We are sure you must be bored to death about hearing about how food was always fresh and of superlative quality, from your grandparents. Well, it’s true! In the good ol’ days, vegetables were sourced locally, wheat and rice were grinded at home and cows and buffaloes were milked for dairy every morning; and there were no supermarkets or packaged foods.
Well, the times have changed; milk is packaged, and so are your vegetables. And you can’t fight it even if you want to. However, that doesn’t necessarily mean you need to compromise on the quality.
Quality makes all the difference. The flavours and texture of elements in the final dish will depend on how fresh the produce is. A seven-day old broccoli that looks tired and dehydrated or yellowing kale will not retain the crunch and taste in a stir fry. Not to mention the several nutrients that the vegetable will lose when it gets stale. Similarly, while cooking with seafood, it’s important to know that you have used a fresh catch; seafood should reach your kitchen within twenty-four hours of being caught. While you may use different spices and techniques to enhance the taste of what you are cooking, it cannot add taste to the raw produce if it is not of supreme quality.
Pure, fresh and quality of raw produce is healthy and tasty. Even the best chefs in the world – from Rick Stein to Jamie Oliver and Matt Moran, will tell you that fresh produce is the key to amazing flavours.
But, is it as black and white as it is made out to be? Fresh food is the best, but is it always fresh? Vegetables and fruits may take days to reach your kitchen, and in the process may lose some of its purity and freshness. Fish and meat not handled properly (unregulated temperature control, low hygiene standards, etc.), even though looking fresh, may contain bacteria and cause stomach upsets.
What lies beneath…
Fresh produce is best to work with. It can create remarkable dishes. However, what really matters is the origin, quality and storage conditions right up to the time of delivery. Fresh produce is typically picked up before it’s ripe; so it doesn’t always come with a load full of nutrients. Also, with time, they start losing the nutrients that they have.
And that’s where frozen or canned food scores the point. Frozen vegetables and fruits are harvested at their prime. They are then frozen, thus locking in most of the nutrients. While there may be minor losses of water soluble vitamins due to the initial blanching, most of the vitamin and mineral content remains intact. The same way, flash freezing of seafood seals in the freshness and keeps flavour intact. The contact with air and moisture loss are minimum.

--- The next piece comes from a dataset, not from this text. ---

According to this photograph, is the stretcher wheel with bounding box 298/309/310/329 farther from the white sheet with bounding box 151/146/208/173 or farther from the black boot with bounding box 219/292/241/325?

Canned food might be somewhat depleted during processing, but once the initial loss is over, the nutrients level is locked. A 6-month old can of tuna or peas on the shelf can be healthier vis-à-vis the fresh produce, that has been sitting on the shelf for weeks.
Similarly, dried fruit is high in energy as the drying process concentrates the sugars. It also has a high concentration of more stable nutrients such as calcium and iron. Talking about seafood, pure dried fish is a completely natural product that retains the antioxidants and omega-3 benefits of fresh fish. Dried fish doesn’t require preservatives, making it a healthy alternative.
While it is best to eat farm fresh produce for a healthy lifestyle, when you don’t have access to it, believe us, frozen, canned and dried foods are the next best alternative to boost nutrition!